TO DO
Return, word for word, the rows that begin at the line containing "What is the" and continue through the end of the rows, including both ends.

MATERIAL PROVIDED
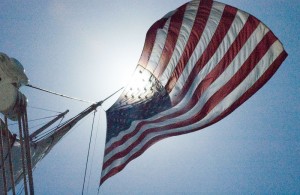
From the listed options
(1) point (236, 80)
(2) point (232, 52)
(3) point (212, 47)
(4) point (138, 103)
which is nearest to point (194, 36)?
(3) point (212, 47)

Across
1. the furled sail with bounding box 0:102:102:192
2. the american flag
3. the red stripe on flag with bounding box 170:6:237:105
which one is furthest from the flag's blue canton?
the furled sail with bounding box 0:102:102:192

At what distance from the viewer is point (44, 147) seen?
1284 centimetres

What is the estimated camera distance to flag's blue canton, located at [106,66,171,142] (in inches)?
356

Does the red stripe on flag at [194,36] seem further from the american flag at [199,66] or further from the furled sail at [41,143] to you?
the furled sail at [41,143]

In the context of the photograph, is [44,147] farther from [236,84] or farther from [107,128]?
[236,84]

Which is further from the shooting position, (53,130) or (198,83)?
(53,130)

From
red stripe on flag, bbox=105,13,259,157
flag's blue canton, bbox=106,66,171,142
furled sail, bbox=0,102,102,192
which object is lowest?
furled sail, bbox=0,102,102,192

TASK RESPONSE
What is the estimated camera distance to flag's blue canton, located at [106,66,171,142] (in inches)?
356

Does the red stripe on flag at [194,36] seem further from the american flag at [199,66] or further from the furled sail at [41,143] to you?
the furled sail at [41,143]

In the context of the photograph, is [44,147] farther from [236,84] or farther from [107,128]?
[236,84]

Which is further from the shooting position, (53,130) or (198,83)?
(53,130)

From
red stripe on flag, bbox=105,13,259,157
flag's blue canton, bbox=106,66,171,142
furled sail, bbox=0,102,102,192
which object is lowest?
furled sail, bbox=0,102,102,192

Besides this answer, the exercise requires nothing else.